Problem to solve: Lay out as a numbered list the listing lines starting with the line that contains "Lake view villa" and going on through the line that contains "דירת חדר דלוקס, Gamble Mill", skipping any blank lines. Leave the pictures out of the answer.

Provided data:
——————————

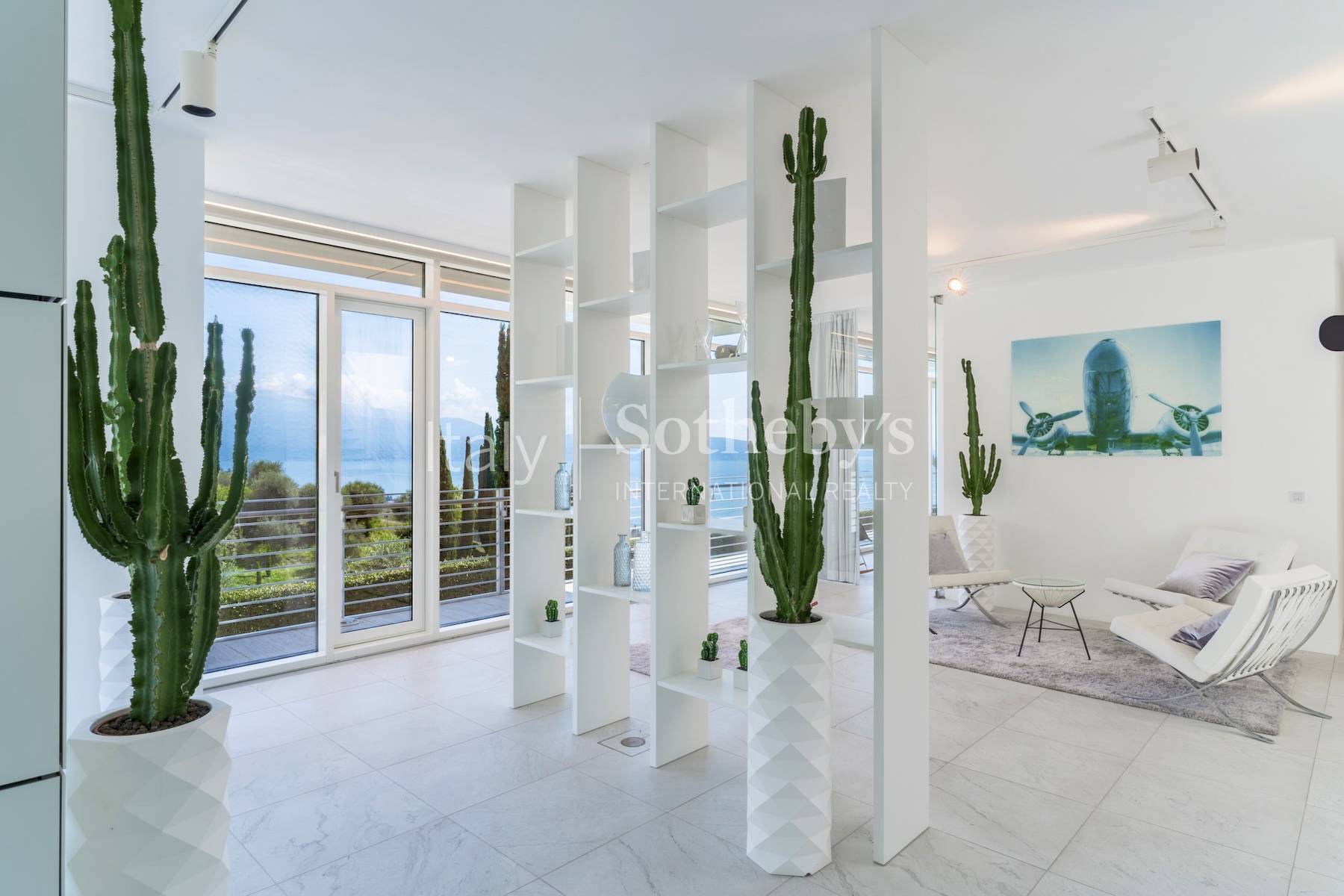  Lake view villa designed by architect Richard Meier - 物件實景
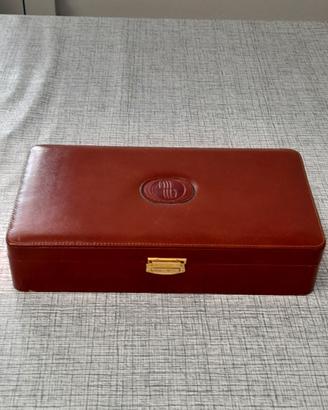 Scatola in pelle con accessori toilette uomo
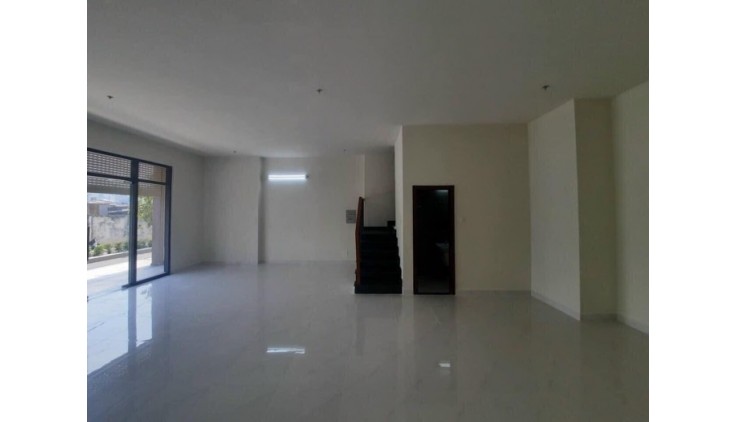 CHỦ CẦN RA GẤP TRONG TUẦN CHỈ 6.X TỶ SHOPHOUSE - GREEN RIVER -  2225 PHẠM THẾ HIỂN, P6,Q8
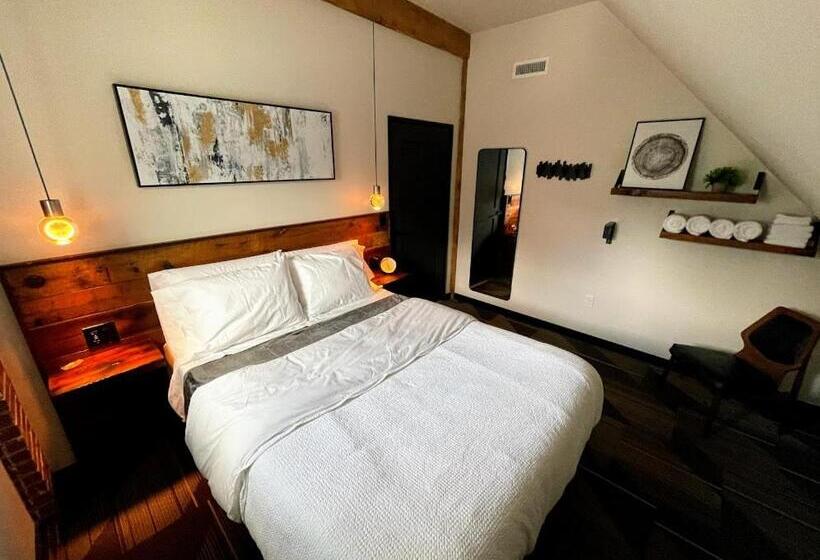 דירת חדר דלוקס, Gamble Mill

——————————

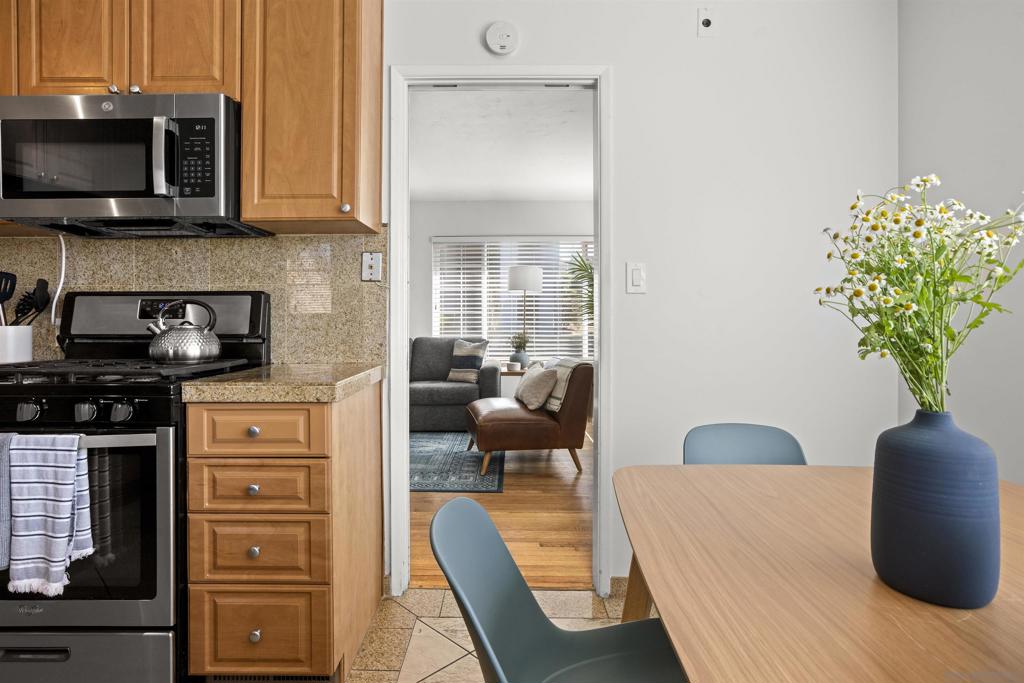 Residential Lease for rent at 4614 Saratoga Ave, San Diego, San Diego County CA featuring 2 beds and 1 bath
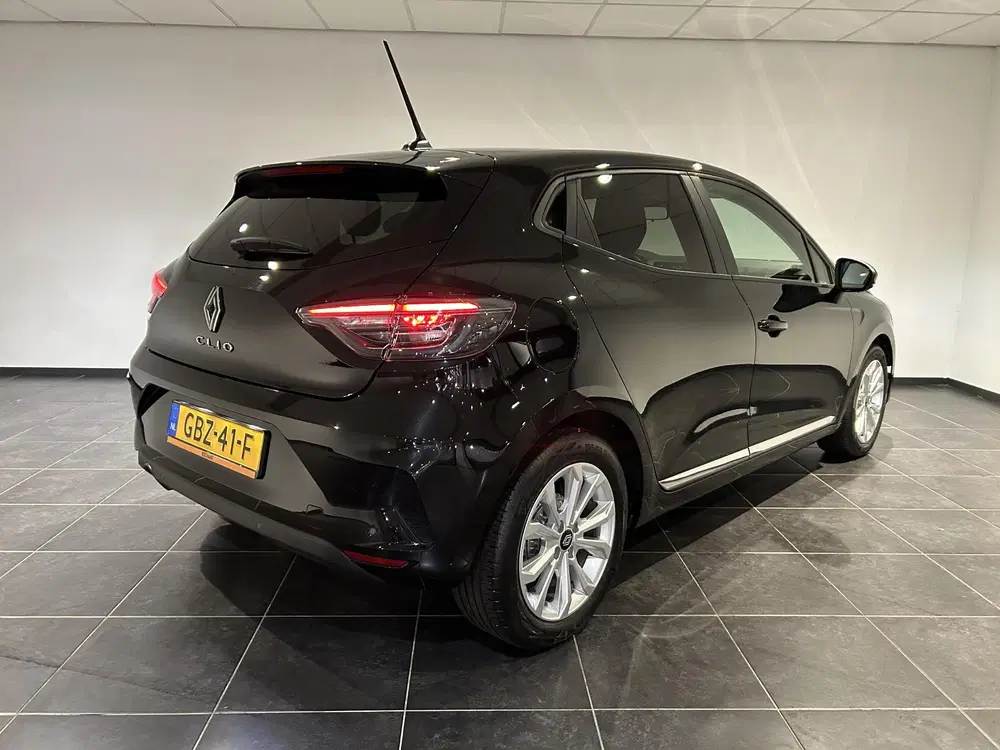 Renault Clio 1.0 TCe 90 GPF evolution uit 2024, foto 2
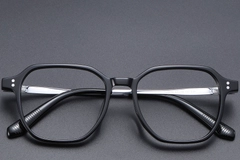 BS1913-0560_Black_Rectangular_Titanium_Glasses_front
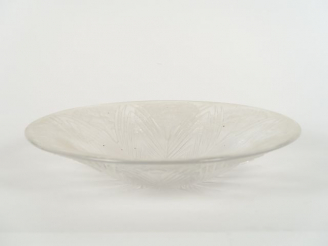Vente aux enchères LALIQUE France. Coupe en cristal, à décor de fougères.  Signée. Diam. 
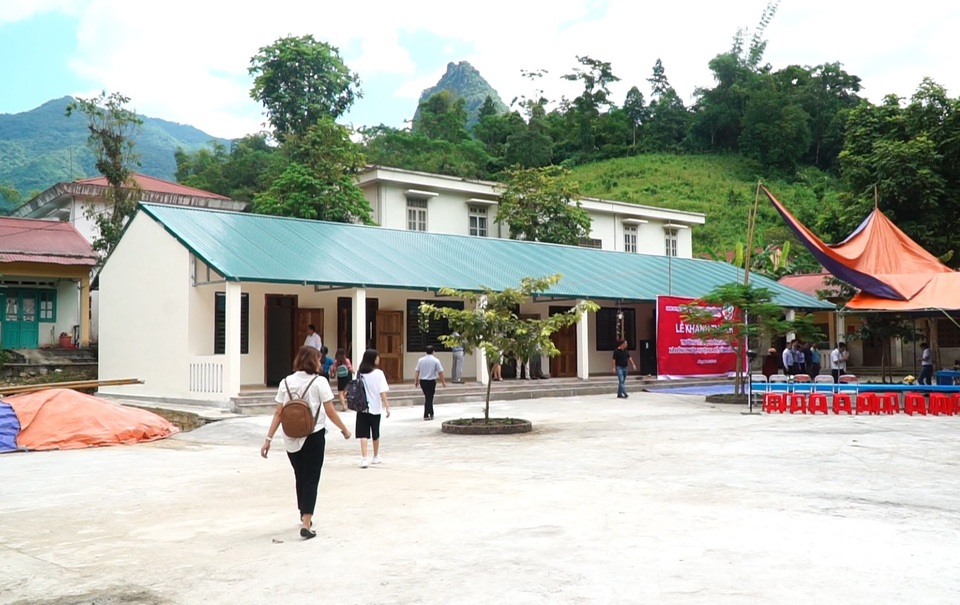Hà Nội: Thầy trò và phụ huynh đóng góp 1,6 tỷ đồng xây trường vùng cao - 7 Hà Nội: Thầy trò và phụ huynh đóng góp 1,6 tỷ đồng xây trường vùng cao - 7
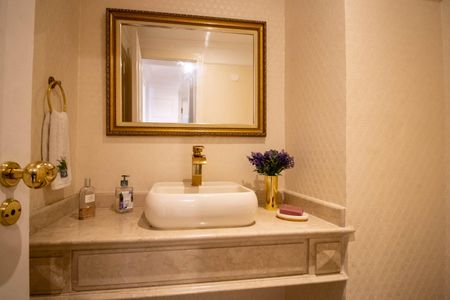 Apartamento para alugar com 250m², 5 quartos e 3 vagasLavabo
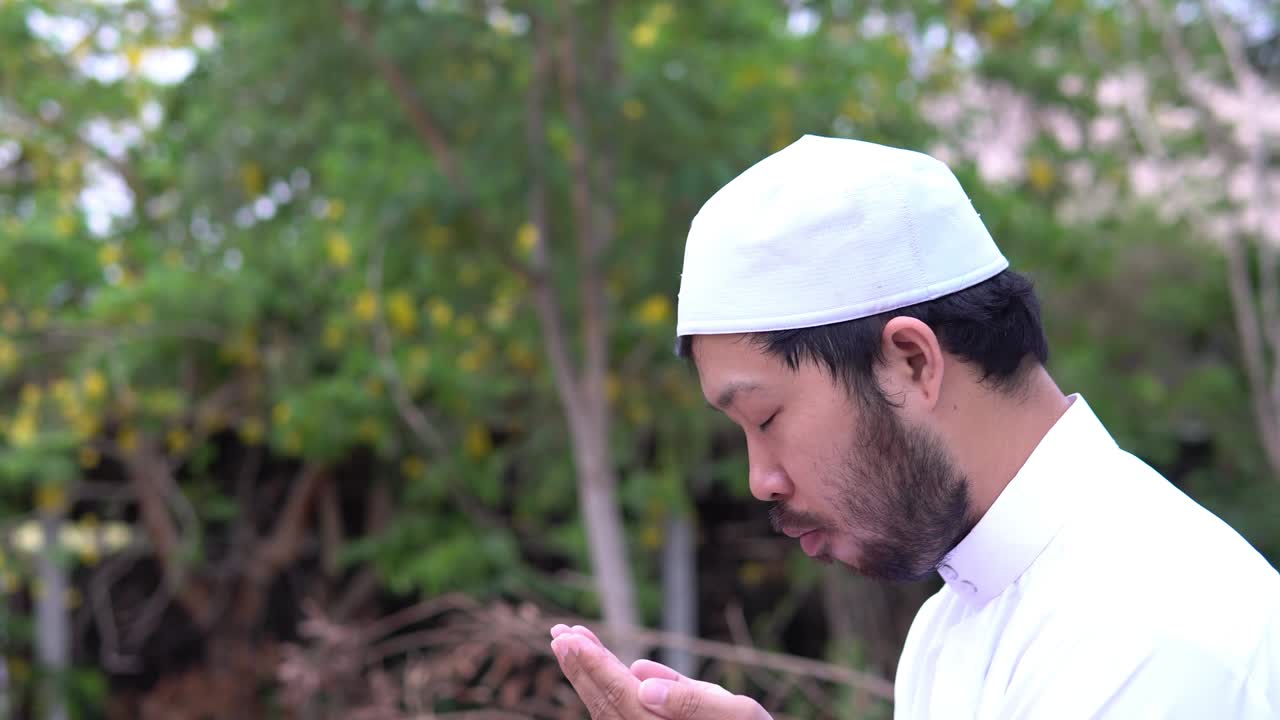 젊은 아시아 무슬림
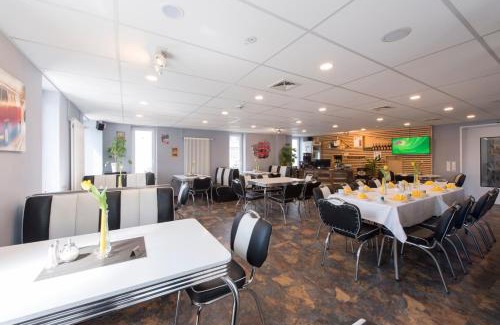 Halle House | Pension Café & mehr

——————————

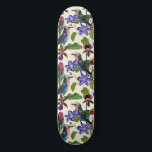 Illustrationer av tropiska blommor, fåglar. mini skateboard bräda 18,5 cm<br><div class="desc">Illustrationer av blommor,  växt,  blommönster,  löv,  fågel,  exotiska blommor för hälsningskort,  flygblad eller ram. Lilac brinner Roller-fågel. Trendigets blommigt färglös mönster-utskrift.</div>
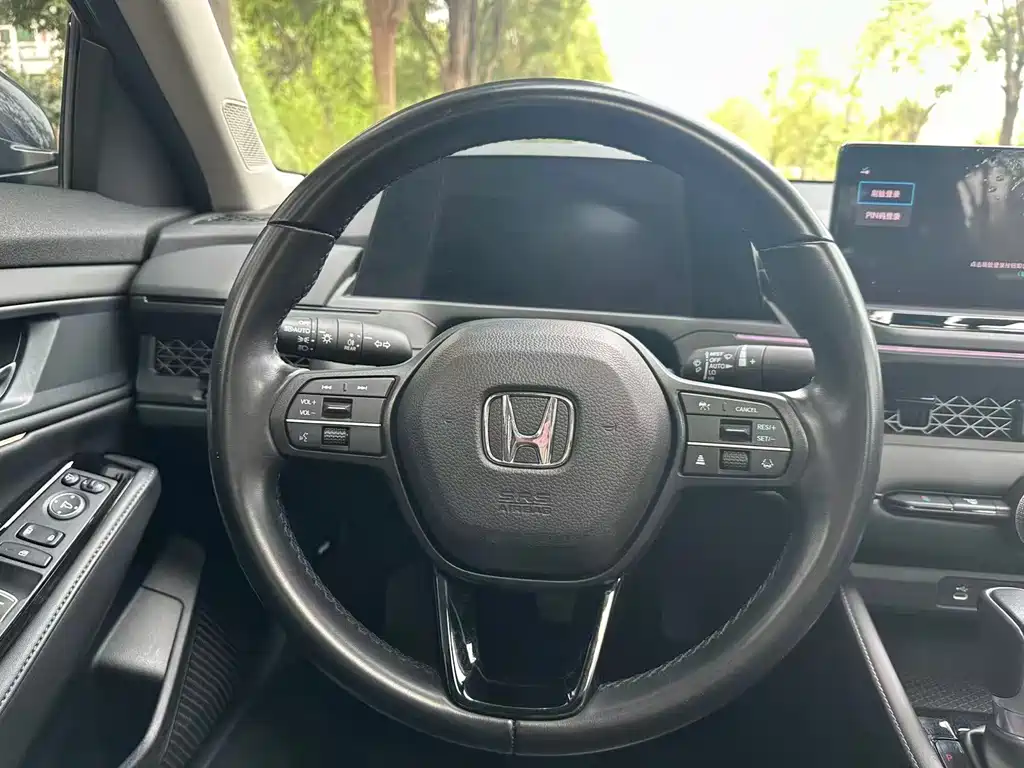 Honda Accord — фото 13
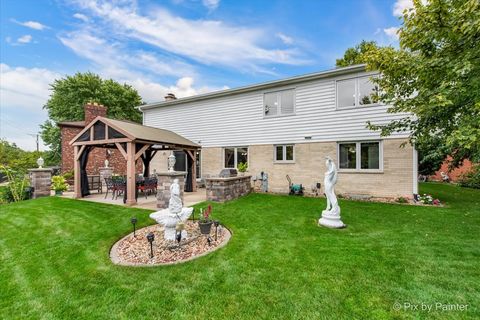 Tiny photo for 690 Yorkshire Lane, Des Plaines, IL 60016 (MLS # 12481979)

——————————

Problem solution:
1.   Lake view villa designed by architect Richard Meier - 物件實景
2.  Scatola in pelle con accessori toilette uomo
3.  CHỦ CẦN RA GẤP TRONG TUẦN CHỈ 6.X TỶ SHOPHOUSE - GREEN RIVER -  2225 PHẠM THẾ HIỂN, P6,Q8
4.  דירת חדר דלוקס, Gamble Mill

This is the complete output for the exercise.